*WHAT TO PRODUCE*:
Copy out every line from the records that includes "Tanzania".
BEGIN RECORD EXTRACTS
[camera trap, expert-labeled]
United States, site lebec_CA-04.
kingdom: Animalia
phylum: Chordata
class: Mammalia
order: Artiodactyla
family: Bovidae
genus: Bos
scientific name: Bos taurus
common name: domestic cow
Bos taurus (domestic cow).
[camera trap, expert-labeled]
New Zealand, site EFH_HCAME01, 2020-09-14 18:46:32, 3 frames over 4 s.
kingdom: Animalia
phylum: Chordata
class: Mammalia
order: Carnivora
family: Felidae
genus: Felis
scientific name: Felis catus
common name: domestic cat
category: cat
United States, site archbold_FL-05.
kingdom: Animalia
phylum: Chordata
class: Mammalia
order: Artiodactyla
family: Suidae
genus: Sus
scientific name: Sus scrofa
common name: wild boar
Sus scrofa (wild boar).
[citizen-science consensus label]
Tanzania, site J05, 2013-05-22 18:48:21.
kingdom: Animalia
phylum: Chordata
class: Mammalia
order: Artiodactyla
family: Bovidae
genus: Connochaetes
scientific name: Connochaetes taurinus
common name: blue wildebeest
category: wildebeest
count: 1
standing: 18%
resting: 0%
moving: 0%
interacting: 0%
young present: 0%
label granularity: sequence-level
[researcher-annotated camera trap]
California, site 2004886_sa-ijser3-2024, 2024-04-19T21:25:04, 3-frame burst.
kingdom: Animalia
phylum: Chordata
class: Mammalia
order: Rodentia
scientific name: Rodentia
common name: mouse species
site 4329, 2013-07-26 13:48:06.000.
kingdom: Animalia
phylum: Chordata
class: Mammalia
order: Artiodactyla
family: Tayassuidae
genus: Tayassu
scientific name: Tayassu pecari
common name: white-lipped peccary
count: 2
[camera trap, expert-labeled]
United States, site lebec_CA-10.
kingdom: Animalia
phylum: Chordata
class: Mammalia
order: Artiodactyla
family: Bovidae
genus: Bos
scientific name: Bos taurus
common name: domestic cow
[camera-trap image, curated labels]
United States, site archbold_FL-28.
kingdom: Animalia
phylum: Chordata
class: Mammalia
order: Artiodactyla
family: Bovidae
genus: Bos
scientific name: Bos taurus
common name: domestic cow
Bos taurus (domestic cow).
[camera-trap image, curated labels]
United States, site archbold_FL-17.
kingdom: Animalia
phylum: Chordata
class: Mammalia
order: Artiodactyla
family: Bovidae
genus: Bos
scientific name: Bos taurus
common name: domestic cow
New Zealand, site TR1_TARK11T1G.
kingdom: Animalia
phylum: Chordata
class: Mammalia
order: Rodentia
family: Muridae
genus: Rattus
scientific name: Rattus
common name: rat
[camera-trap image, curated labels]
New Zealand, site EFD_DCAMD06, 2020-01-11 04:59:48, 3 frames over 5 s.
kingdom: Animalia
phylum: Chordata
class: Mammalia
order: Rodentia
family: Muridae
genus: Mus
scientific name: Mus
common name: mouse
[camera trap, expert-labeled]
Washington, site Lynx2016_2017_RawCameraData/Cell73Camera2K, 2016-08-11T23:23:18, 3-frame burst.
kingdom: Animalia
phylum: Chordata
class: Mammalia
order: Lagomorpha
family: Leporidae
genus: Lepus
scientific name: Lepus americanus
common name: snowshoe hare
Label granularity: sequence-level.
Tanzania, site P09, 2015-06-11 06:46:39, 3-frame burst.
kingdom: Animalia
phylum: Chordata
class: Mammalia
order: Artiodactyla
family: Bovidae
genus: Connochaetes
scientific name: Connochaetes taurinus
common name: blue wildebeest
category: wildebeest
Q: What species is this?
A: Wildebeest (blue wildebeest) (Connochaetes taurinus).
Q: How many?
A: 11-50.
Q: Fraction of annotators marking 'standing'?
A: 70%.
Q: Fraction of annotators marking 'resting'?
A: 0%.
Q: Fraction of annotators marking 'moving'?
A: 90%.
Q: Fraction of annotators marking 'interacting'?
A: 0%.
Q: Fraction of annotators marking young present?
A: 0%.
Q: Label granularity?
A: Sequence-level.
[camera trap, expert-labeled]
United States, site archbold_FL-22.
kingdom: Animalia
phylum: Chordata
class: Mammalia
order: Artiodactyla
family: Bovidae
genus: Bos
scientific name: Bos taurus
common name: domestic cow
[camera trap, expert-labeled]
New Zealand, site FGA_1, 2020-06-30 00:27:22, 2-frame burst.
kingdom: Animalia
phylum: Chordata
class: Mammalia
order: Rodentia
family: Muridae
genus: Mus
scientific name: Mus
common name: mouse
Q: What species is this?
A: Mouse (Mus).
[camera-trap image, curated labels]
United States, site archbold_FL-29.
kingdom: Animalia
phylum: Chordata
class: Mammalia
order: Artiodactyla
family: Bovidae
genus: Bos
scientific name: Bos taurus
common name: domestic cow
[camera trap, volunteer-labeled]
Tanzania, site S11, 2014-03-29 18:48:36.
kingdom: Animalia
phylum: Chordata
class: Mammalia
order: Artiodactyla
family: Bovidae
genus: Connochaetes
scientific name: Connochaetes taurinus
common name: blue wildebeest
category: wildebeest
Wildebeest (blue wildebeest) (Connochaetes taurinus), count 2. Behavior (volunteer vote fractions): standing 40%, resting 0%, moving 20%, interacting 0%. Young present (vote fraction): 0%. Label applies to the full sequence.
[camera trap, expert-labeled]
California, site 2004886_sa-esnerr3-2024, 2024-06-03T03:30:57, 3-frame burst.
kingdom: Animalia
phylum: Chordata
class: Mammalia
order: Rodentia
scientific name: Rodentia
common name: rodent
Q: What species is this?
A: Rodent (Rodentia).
END RECORD EXTRACTS
*ANSWER SPACE*:
Tanzania, site J05, 2013-05-22 18:48:21.
Tanzania, site P09, 2015-06-11 06:46:39, 3-frame burst.
Tanzania, site S11, 2014-03-29 18:48:36.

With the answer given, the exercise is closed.